Jonathan Rochkind wrote:

I would be wary of assuming that this is reflected in the _math_ though. Jim, by “my own experience too is that this is correct”, do you mean you’ve actually looked at the distribution of calculated relevance scores in the result, or just that your own judgements of relevance of hits would distribute like that, trail off into non-relevance?

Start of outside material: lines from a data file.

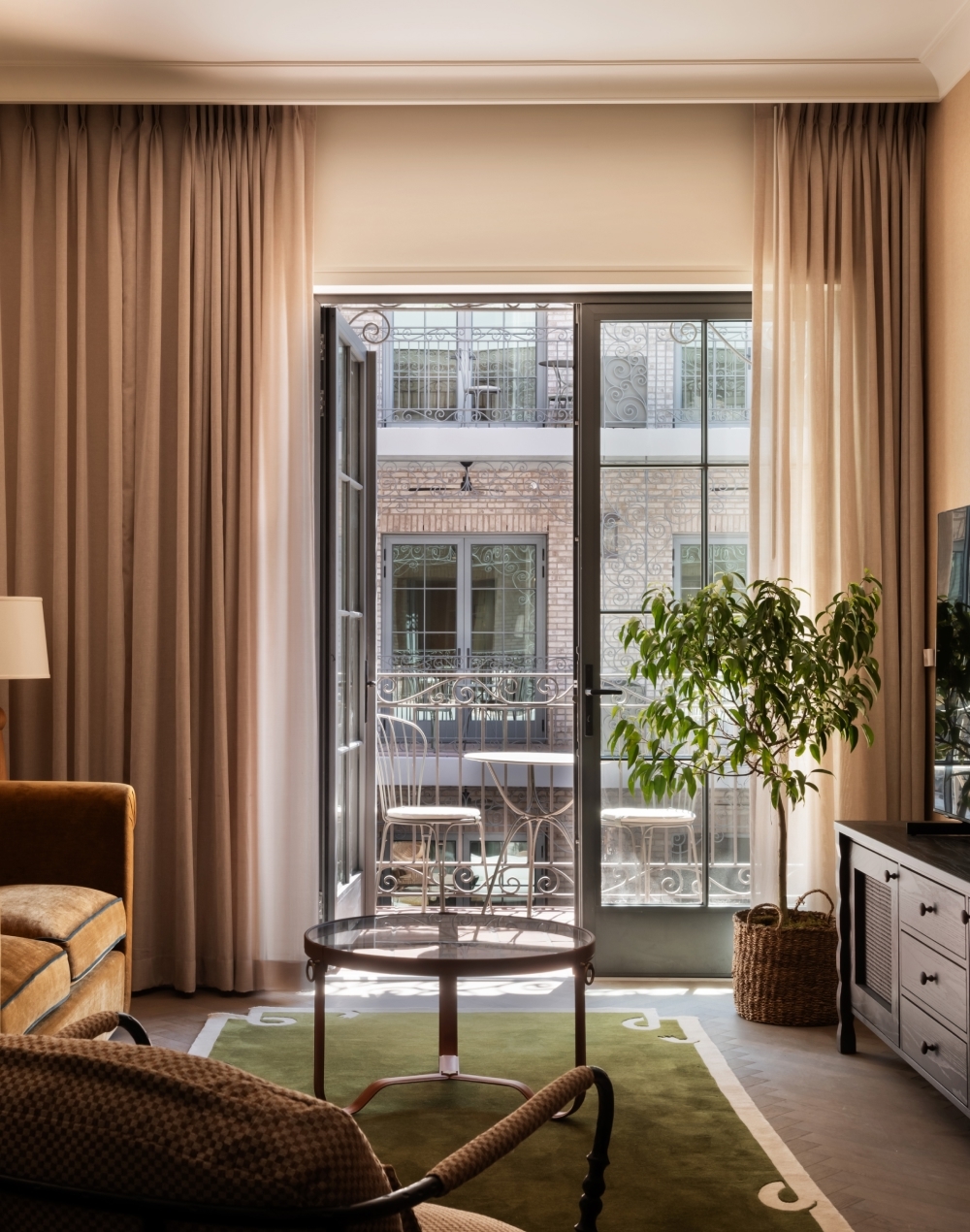 Nickel_Accomm_BalconyLoft_1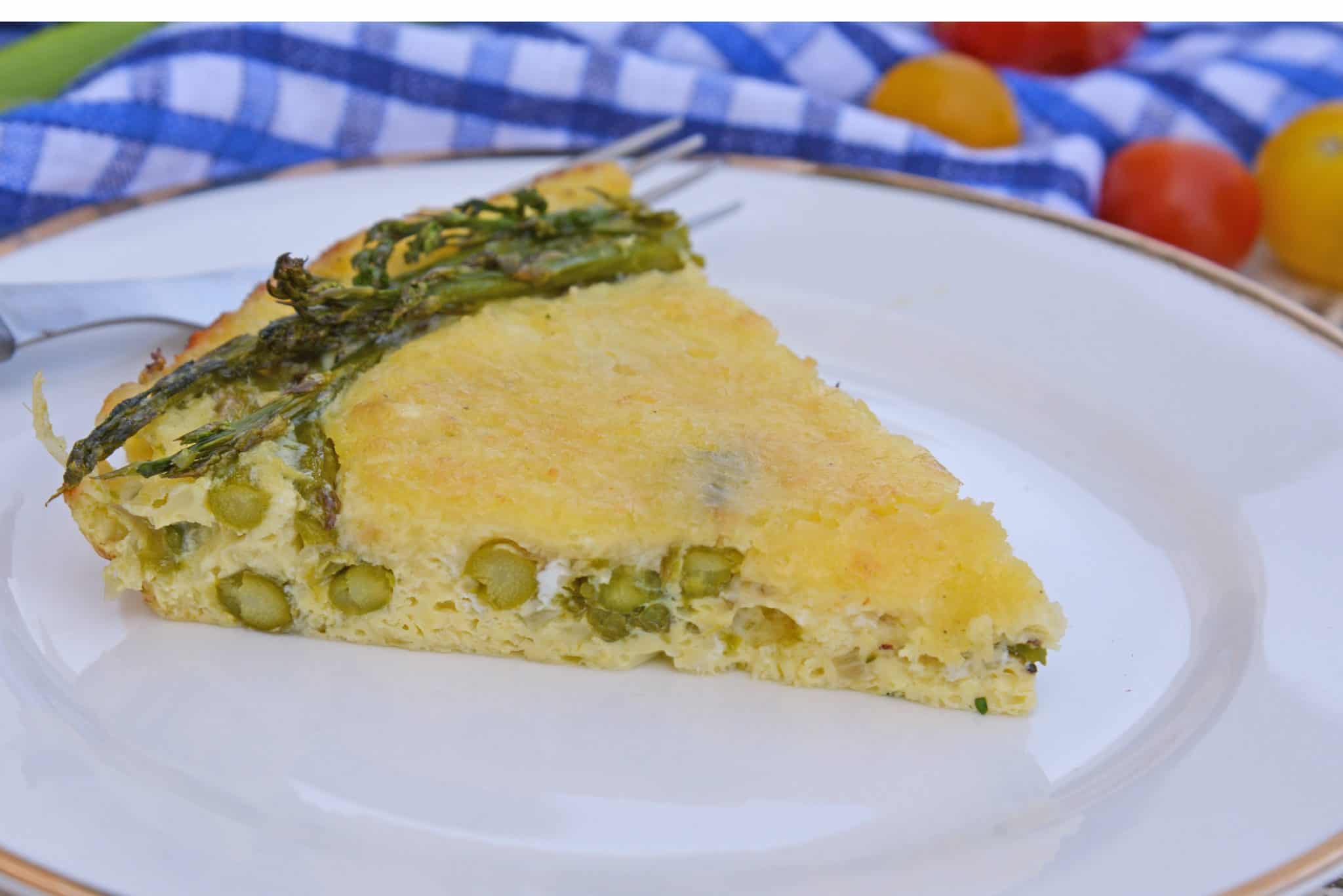 This crustless quiche recipe is one of the best asparagus recipes. An asparagus quiche would be a great addition to your next breakfast, brunch or lunch! #asparagusquicherecipe #crustlessquicherecipe #asparagusrecipes www.savoryexperiments.com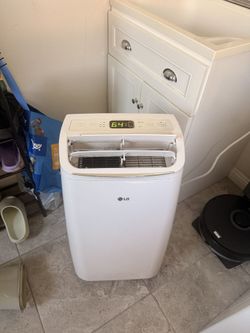 LG LP0818WNR 8000 BTU Portable Air Conditioner w/ Hose Window Kit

Google is a highly secretive organization and I would be surprised if they would release this sort of data, but maybe they do somewhere. Still, while the actual relevance numbers assigned by Google may be
100, 98, 87, 54, 35, 12, 4, 1, 1, 1, 1, 1, 1, 1, 1,
100, 70, 69, 68, 67, 66, 65, 64, 30, 39, 28, 27, 26, 10, 9, 8, 7
the fact is that very few people go past the first screen. This includes me. I don’t think it is so much a matter of laziness but that the results past the first page just do not serve. As a consequence, it seems to me that below a certain threshold–I’ll pull a number out of my hat, let’s say 20–it may as well be 1 or 0.

Of course, speaking as the “information specialist” I have no doubt that there is far more that is really relevant on the web than the handful of what I see in the first couple of pages of a Google search (here, I am using the term “relevance” in the normal sense, and not in the Google sense). Since people love Google so much, I always feel I have to add that this is not a criticism of Google. Google is nothing more than a tool, like a hammer or a power saw, and any tool has its strengths and weaknesses. This is simply an illustration of the importance of understanding those strengths and weaknesses.

But in any case, that is why I suggested using Google Scholar results instead, since it seems as if the major ranking of the search is by number of citations, and this can be seen.